Locate each line in the listing below that contains the word "furthest", and copy those lines.

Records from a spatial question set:
────────
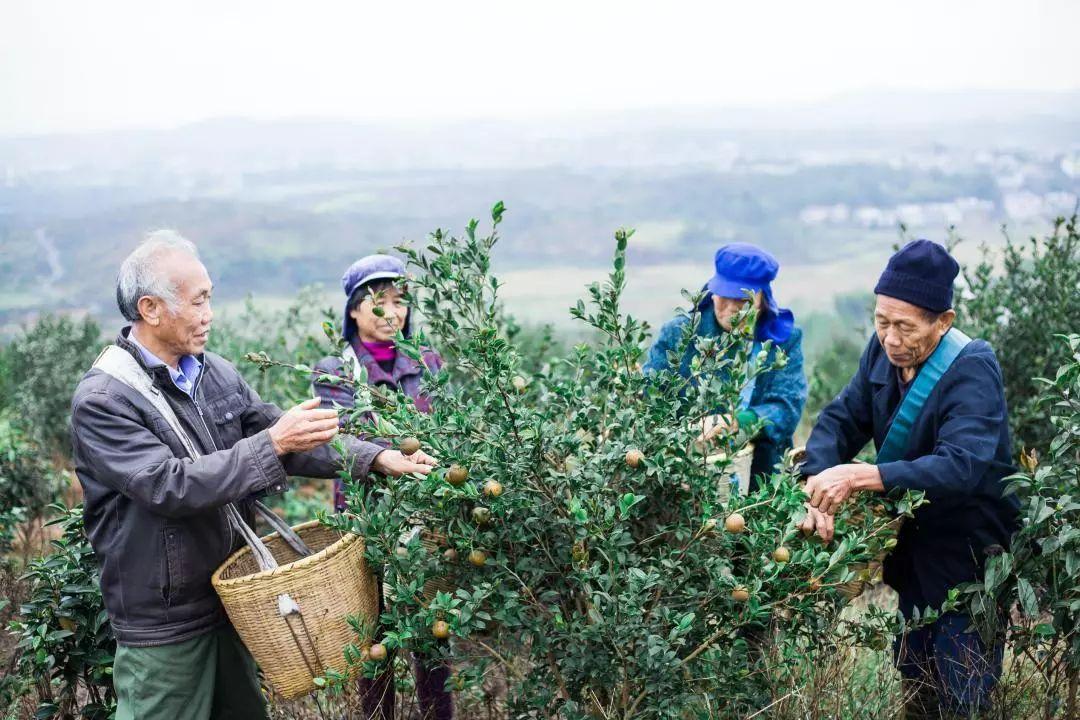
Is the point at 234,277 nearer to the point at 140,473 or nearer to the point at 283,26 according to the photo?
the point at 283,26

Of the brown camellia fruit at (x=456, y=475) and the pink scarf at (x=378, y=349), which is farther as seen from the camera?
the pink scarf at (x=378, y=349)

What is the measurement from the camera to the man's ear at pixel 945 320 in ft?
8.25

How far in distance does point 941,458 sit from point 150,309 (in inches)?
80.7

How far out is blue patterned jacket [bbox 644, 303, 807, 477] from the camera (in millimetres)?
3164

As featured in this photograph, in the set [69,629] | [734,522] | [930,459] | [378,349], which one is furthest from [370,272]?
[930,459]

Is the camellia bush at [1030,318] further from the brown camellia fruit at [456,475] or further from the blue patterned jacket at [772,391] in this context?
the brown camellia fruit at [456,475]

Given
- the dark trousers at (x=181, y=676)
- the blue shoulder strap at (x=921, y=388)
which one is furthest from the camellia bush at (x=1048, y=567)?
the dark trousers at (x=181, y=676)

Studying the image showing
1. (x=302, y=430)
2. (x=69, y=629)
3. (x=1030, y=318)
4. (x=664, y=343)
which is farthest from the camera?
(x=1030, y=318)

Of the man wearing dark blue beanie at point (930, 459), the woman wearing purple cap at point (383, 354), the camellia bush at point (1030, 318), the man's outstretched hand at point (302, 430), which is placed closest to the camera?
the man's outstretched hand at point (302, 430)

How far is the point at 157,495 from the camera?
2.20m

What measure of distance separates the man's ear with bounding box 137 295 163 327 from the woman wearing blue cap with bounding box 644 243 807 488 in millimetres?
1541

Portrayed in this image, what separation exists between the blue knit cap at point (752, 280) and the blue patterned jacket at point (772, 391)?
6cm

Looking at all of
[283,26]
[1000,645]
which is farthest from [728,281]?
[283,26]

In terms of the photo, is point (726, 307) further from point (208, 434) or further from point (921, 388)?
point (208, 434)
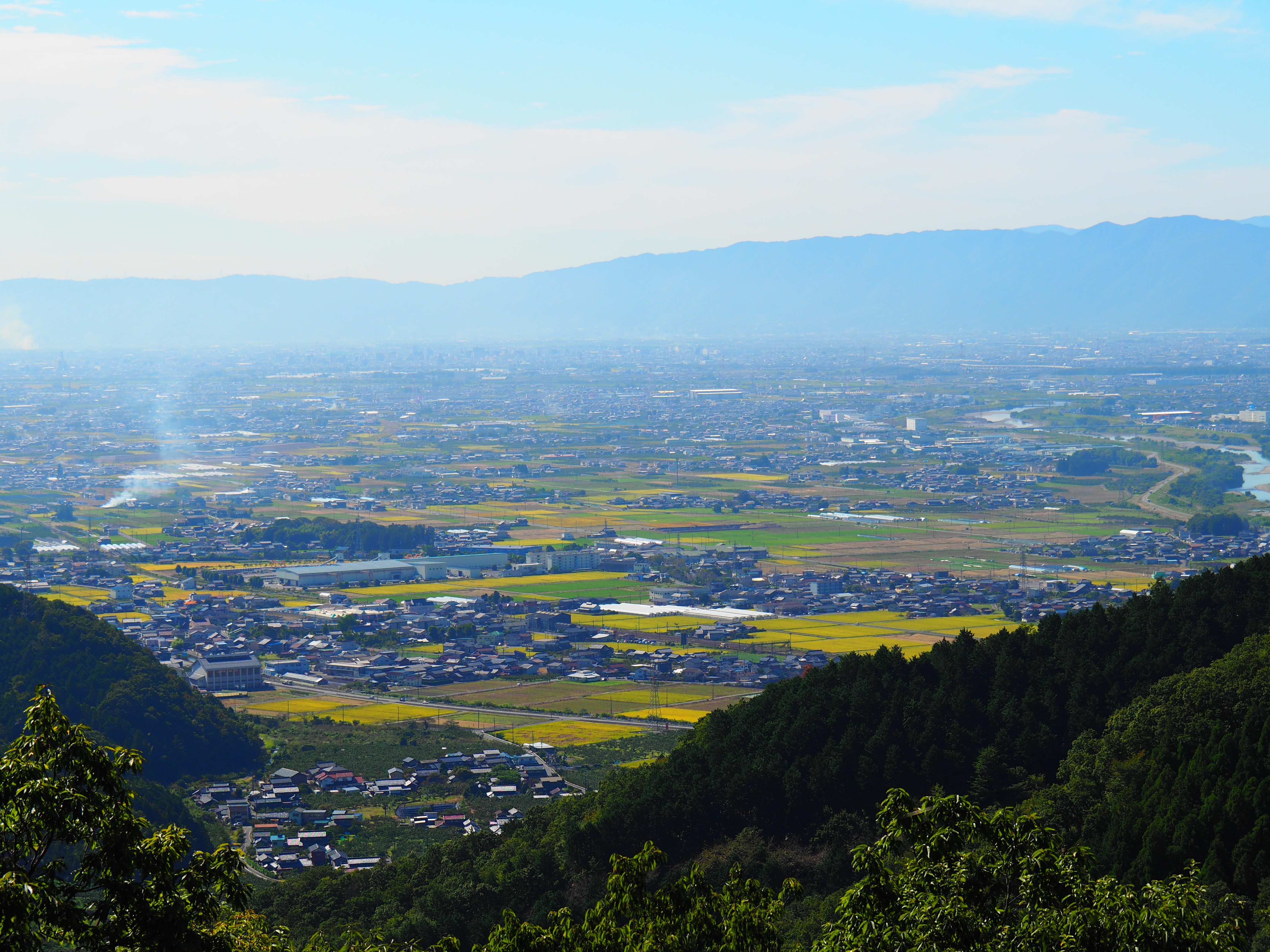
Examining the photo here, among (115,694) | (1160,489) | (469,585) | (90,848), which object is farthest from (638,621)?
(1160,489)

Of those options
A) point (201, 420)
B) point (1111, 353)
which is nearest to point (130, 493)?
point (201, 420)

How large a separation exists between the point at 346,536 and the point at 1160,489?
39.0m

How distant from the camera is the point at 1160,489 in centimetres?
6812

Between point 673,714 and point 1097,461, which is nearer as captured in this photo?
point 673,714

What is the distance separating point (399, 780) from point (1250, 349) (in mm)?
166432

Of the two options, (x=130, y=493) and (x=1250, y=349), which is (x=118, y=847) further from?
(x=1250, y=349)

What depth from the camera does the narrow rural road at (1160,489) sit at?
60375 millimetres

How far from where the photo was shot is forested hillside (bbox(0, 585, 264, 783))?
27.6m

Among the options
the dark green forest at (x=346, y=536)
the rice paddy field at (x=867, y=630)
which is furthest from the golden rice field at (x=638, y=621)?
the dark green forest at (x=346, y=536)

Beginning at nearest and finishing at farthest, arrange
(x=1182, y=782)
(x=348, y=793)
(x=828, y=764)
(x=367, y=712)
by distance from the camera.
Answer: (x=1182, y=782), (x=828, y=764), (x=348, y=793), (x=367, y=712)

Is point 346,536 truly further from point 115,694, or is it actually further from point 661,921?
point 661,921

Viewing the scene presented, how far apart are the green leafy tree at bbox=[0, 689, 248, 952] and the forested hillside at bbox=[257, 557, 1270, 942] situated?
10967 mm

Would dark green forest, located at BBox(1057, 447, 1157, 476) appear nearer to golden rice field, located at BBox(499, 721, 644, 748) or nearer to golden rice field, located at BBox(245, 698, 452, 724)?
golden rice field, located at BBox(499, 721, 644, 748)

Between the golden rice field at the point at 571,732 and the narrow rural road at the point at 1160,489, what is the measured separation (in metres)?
────────
Reply:
As featured in this photograph, in the set [69,629] | [734,522] | [930,459] | [378,349], which one is furthest from [370,272]?
which one is furthest from the camellia bush at (x=1048, y=567)?
which is furthest from the golden rice field at (x=638, y=621)?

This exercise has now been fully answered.